-- What the exercise asks --
The result should be an exact copy of the entries that follow, with no pictures included.

(Data for analysis Opens)

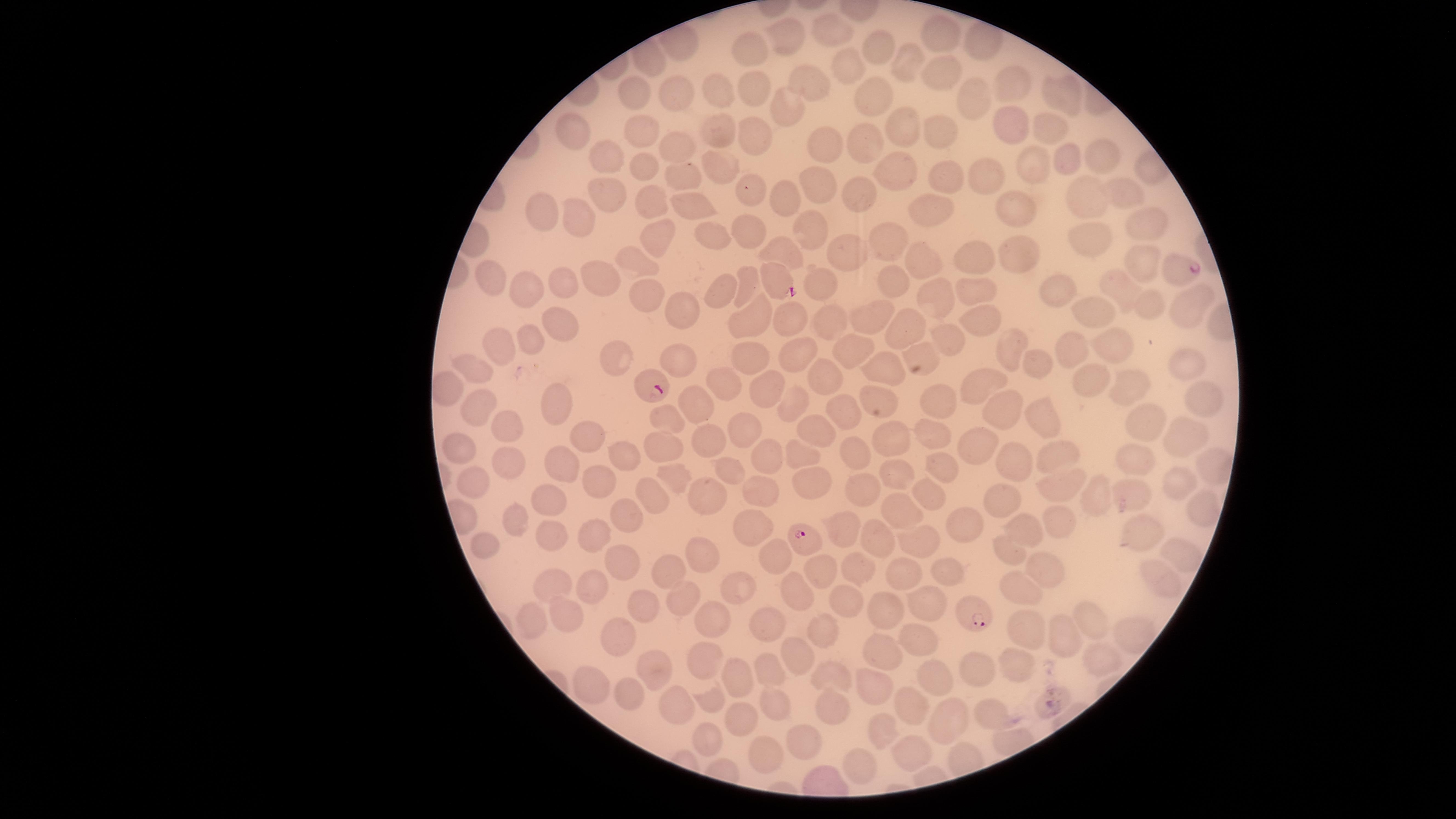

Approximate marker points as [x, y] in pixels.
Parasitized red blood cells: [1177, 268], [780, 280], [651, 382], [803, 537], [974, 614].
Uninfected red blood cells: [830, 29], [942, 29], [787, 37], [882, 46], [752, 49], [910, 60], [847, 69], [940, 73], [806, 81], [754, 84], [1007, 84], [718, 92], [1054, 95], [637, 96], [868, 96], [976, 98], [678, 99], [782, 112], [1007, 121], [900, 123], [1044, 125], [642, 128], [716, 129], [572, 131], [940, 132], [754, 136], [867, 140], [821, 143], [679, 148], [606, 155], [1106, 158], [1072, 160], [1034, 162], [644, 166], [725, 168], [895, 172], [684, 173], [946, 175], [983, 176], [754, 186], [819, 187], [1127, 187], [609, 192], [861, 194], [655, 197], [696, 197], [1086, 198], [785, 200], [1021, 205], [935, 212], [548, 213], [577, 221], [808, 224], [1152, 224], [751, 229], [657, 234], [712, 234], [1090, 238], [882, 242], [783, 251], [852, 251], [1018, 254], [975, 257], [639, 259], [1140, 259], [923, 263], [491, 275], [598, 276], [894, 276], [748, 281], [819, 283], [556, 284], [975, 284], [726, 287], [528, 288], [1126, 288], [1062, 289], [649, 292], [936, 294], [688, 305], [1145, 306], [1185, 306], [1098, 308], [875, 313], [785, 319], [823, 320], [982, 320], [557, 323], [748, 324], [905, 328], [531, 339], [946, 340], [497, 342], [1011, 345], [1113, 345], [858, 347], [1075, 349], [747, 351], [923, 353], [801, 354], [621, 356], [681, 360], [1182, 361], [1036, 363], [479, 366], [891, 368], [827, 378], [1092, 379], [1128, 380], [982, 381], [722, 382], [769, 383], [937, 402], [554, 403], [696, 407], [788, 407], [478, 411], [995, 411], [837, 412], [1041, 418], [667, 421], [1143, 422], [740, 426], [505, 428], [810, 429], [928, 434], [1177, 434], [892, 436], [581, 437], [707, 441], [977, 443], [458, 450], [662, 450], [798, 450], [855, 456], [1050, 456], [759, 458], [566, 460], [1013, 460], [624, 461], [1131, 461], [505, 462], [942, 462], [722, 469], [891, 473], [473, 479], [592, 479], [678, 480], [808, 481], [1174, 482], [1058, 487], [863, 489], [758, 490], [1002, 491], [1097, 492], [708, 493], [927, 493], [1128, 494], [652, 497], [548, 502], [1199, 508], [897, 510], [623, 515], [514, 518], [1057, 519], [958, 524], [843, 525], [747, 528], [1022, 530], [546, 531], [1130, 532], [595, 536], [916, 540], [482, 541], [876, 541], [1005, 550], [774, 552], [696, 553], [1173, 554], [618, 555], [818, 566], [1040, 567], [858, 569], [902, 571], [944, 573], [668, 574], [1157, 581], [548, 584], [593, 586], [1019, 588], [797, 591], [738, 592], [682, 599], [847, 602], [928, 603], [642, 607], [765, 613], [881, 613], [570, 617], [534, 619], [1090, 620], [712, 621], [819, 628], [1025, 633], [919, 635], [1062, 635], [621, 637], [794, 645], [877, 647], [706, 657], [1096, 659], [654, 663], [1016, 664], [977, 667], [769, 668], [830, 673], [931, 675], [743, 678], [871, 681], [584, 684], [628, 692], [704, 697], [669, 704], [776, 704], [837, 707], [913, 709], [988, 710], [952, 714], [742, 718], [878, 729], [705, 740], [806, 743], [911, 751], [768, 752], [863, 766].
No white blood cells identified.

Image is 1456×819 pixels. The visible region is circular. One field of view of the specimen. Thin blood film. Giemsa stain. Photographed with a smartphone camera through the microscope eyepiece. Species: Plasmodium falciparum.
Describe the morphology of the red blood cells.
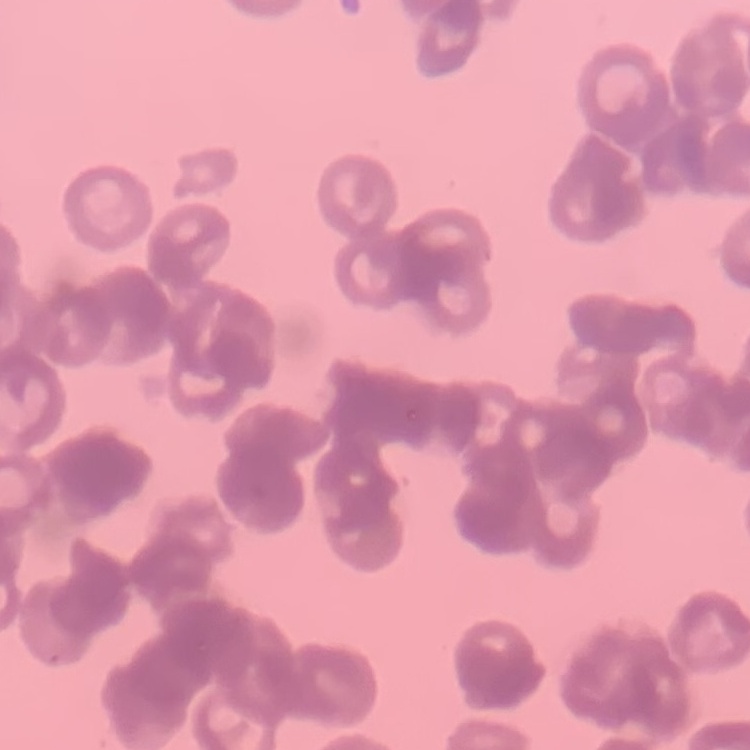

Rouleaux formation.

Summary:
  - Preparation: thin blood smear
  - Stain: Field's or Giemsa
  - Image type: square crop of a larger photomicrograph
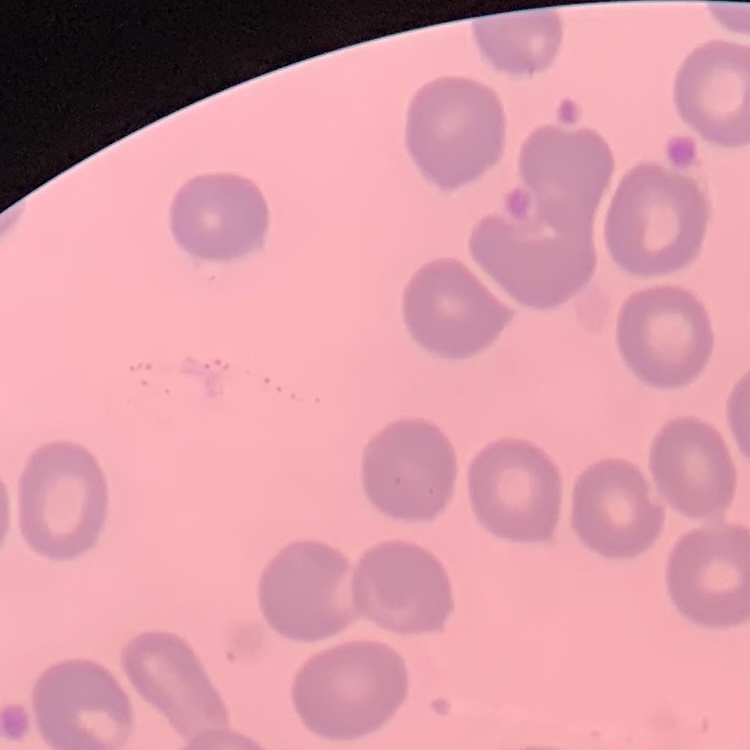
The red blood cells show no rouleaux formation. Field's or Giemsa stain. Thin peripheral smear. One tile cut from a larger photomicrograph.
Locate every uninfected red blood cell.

(Data for analysis Closes)

-- Task solution --
Approximate marker points as [x, y] in pixels.
Parasitized red blood cells: [1177, 268], [780, 280], [651, 382], [803, 537], [974, 614].
Uninfected red blood cells: [830, 29], [942, 29], [787, 37], [882, 46], [752, 49], [910, 60], [847, 69], [940, 73], [806, 81], [754, 84], [1007, 84], [718, 92], [1054, 95], [637, 96], [868, 96], [976, 98], [678, 99], [782, 112], [1007, 121], [900, 123], [1044, 125], [642, 128], [716, 129], [572, 131], [940, 132], [754, 136], [867, 140], [821, 143], [679, 148], [606, 155], [1106, 158], [1072, 160], [1034, 162], [644, 166], [725, 168], [895, 172], [684, 173], [946, 175], [983, 176], [754, 186], [819, 187], [1127, 187], [609, 192], [861, 194], [655, 197], [696, 197], [1086, 198], [785, 200], [1021, 205], [935, 212], [548, 213], [577, 221], [808, 224], [1152, 224], [751, 229], [657, 234], [712, 234], [1090, 238], [882, 242], [783, 251], [852, 251], [1018, 254], [975, 257], [639, 259], [1140, 259], [923, 263], [491, 275], [598, 276], [894, 276], [748, 281], [819, 283], [556, 284], [975, 284], [726, 287], [528, 288], [1126, 288], [1062, 289], [649, 292], [936, 294], [688, 305], [1145, 306], [1185, 306], [1098, 308], [875, 313], [785, 319], [823, 320], [982, 320], [557, 323], [748, 324], [905, 328], [531, 339], [946, 340], [497, 342], [1011, 345], [1113, 345], [858, 347], [1075, 349], [747, 351], [923, 353], [801, 354], [621, 356], [681, 360], [1182, 361], [1036, 363], [479, 366], [891, 368], [827, 378], [1092, 379], [1128, 380], [982, 381], [722, 382], [769, 383], [937, 402], [554, 403], [696, 407], [788, 407], [478, 411], [995, 411], [837, 412], [1041, 418], [667, 421], [1143, 422], [740, 426], [505, 428], [810, 429], [928, 434], [1177, 434], [892, 436], [581, 437], [707, 441], [977, 443], [458, 450], [662, 450], [798, 450], [855, 456], [1050, 456], [759, 458], [566, 460], [1013, 460], [624, 461], [1131, 461], [505, 462], [942, 462], [722, 469], [891, 473], [473, 479], [592, 479], [678, 480], [808, 481], [1174, 482], [1058, 487], [863, 489], [758, 490], [1002, 491], [1097, 492], [708, 493], [927, 493], [1128, 494], [652, 497], [548, 502], [1199, 508], [897, 510], [623, 515], [514, 518], [1057, 519], [958, 524], [843, 525], [747, 528], [1022, 530], [546, 531], [1130, 532], [595, 536], [916, 540], [482, 541], [876, 541], [1005, 550], [774, 552], [696, 553], [1173, 554], [618, 555], [818, 566], [1040, 567], [858, 569], [902, 571], [944, 573], [668, 574], [1157, 581], [548, 584], [593, 586], [1019, 588], [797, 591], [738, 592], [682, 599], [847, 602], [928, 603], [642, 607], [765, 613], [881, 613], [570, 617], [534, 619], [1090, 620], [712, 621], [819, 628], [1025, 633], [919, 635], [1062, 635], [621, 637], [794, 645], [877, 647], [706, 657], [1096, 659], [654, 663], [1016, 664], [977, 667], [769, 668], [830, 673], [931, 675], [743, 678], [871, 681], [584, 684], [628, 692], [704, 697], [669, 704], [776, 704], [837, 707], [913, 709], [988, 710], [952, 714], [742, 718], [878, 729], [705, 740], [806, 743], [911, 751], [768, 752], [863, 766].
No white blood cells identified.

Image is 1456×819 pixels. The visible region is circular. One field of view of the specimen. Thin blood film. Giemsa stain. Photographed with a smartphone camera through the microscope eyepiece. Species: Plasmodium falciparum.
Describe the morphology of the red blood cells.

Rouleaux formation.

Summary:
  - Preparation: thin blood smear
  - Stain: Field's or Giemsa
  - Image type: square crop of a larger photomicrograph
The red blood cells show no rouleaux formation. Field's or Giemsa stain. Thin peripheral smear. One tile cut from a larger photomicrograph.
Locate every uninfected red blood cell.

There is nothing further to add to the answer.